STORED DATA START

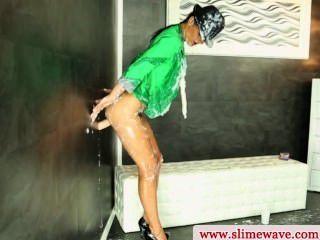 엉덩이에 유럽의 창녀 writhing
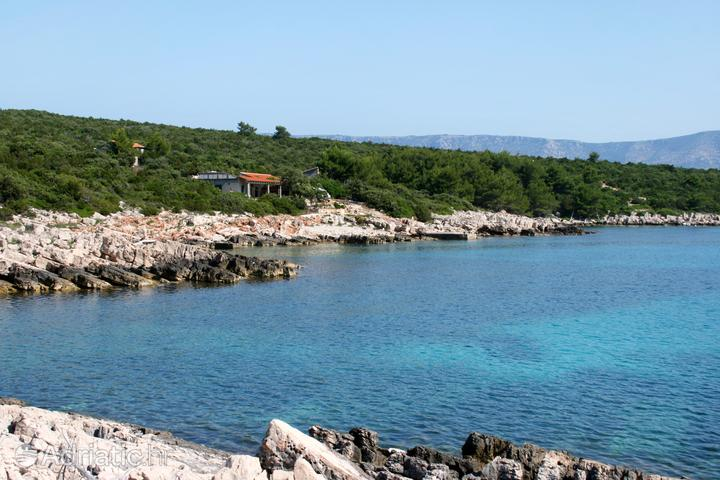 Girna Luka na wyspie Hvar (Srednja Dalmacija)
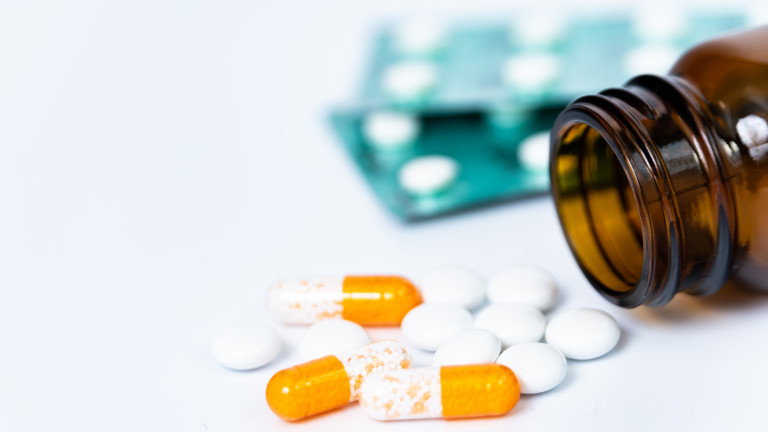 Японската компания Shionogi & Co започва клинични тествания с хапчета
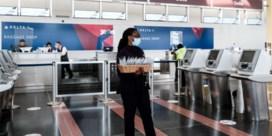 Luchtvaartmaatschappijen draaien niet-gevaccineerden duimschroeven aan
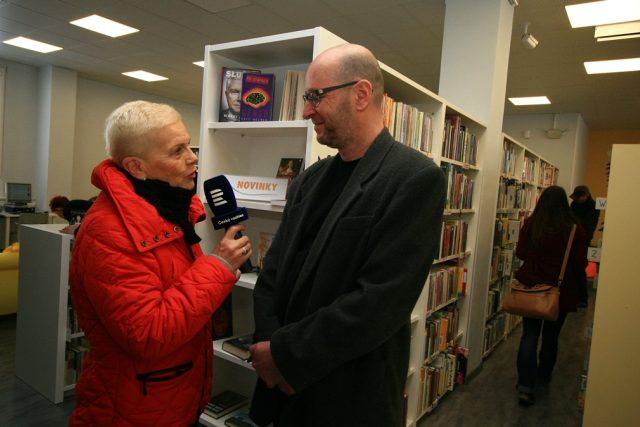 Autorka pořadu Dámská jízda Mirka Nezvalová s ředitelem Jihočeské vědecké knihovny v Českých Budějovicích Ivo Karešem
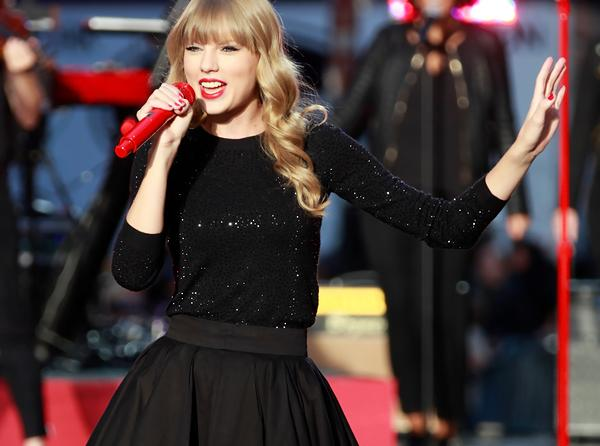 Taylor Swift's Label Shuns Streaming Services With 'Red'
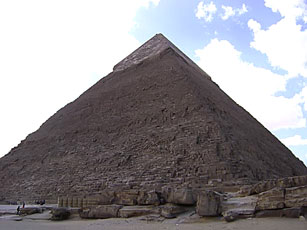 footsteps-inegypt-the-great-pyramids-of-giza-3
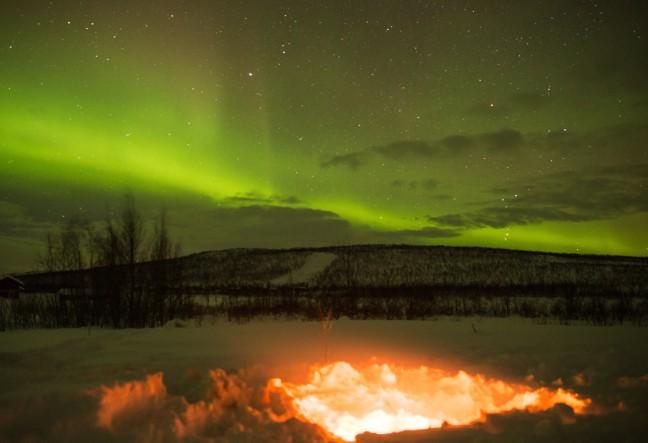 Rond een warm vuurtje genieten van het noorderlicht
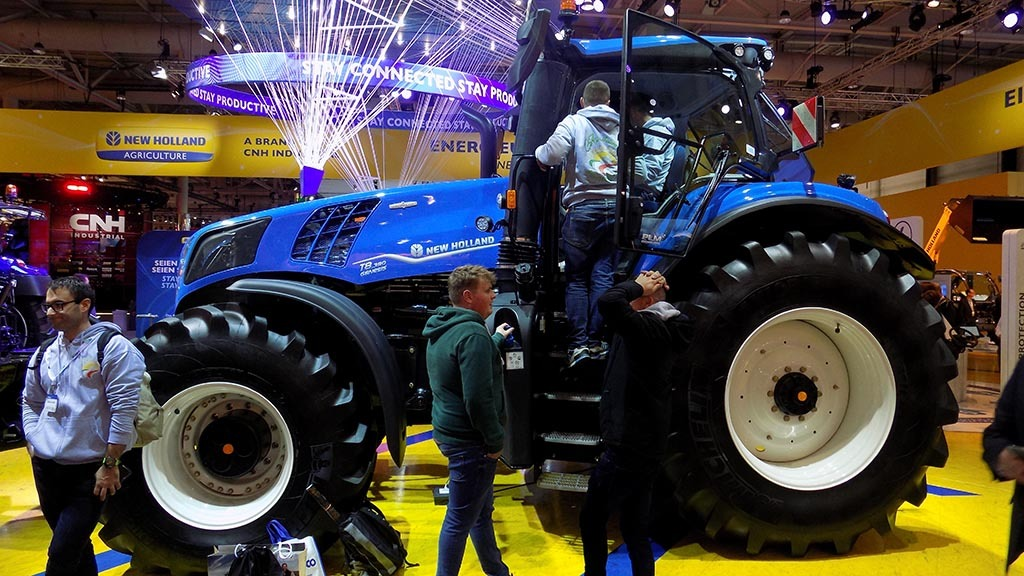 T8 sets New Holland's tech cornerstone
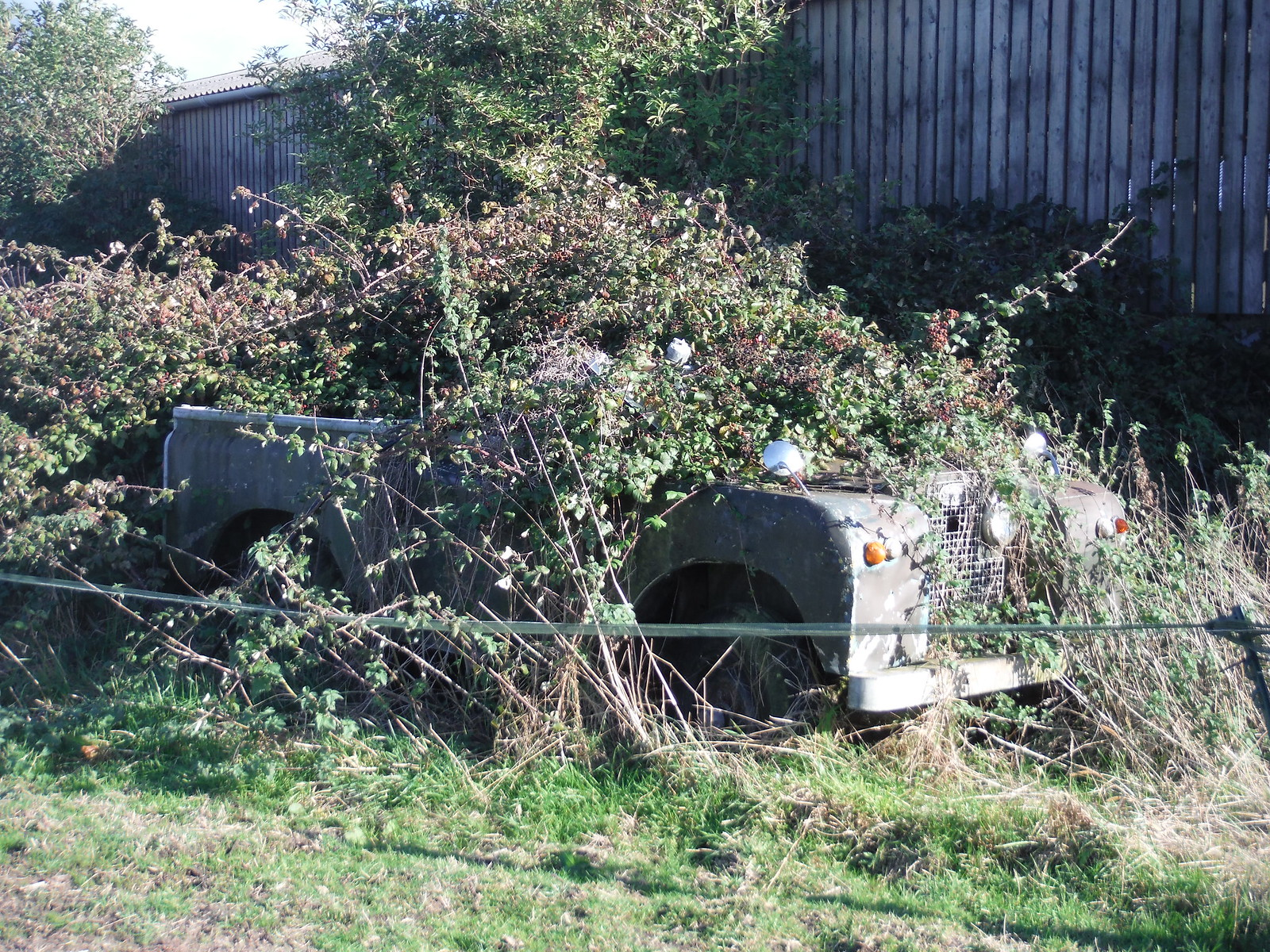 Slightly overgrown Land Rover, Barns Farm, Aston Abbotts SWC Walk 194 Aylesbury Vale Parkway to Aylesbury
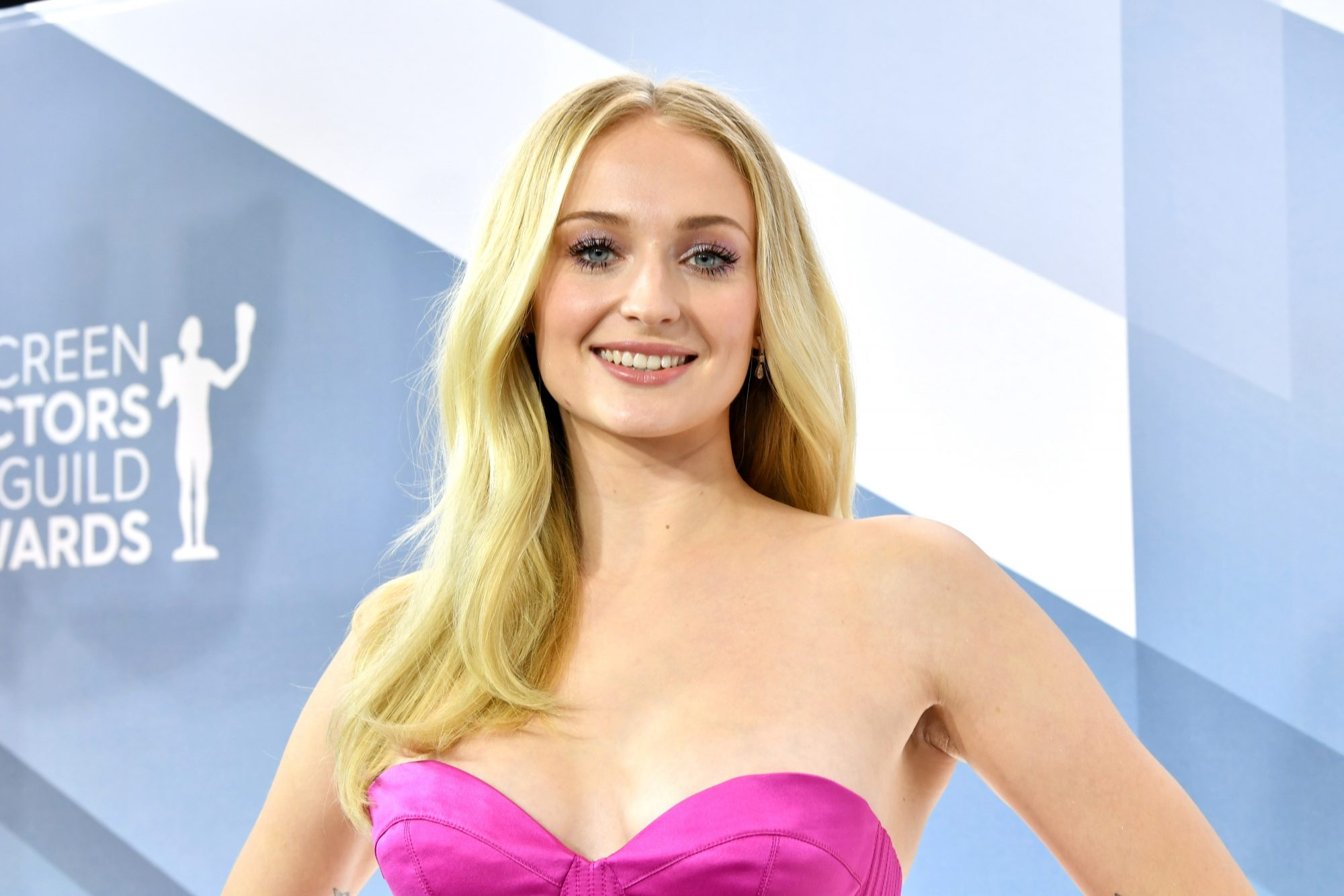 sophie turner pregnant instagram photos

STORED DATA END

Repeat exactly the lines in the entries from the one containing "T8 sets New Holland's tech cornerstone" to the final line, inclusive, and nothing beyond them; skip pictures.

 T8 sets New Holland's tech cornerstone
 Slightly overgrown Land Rover, Barns Farm, Aston Abbotts SWC Walk 194 Aylesbury Vale Parkway to Aylesbury
 sophie turner pregnant instagram photos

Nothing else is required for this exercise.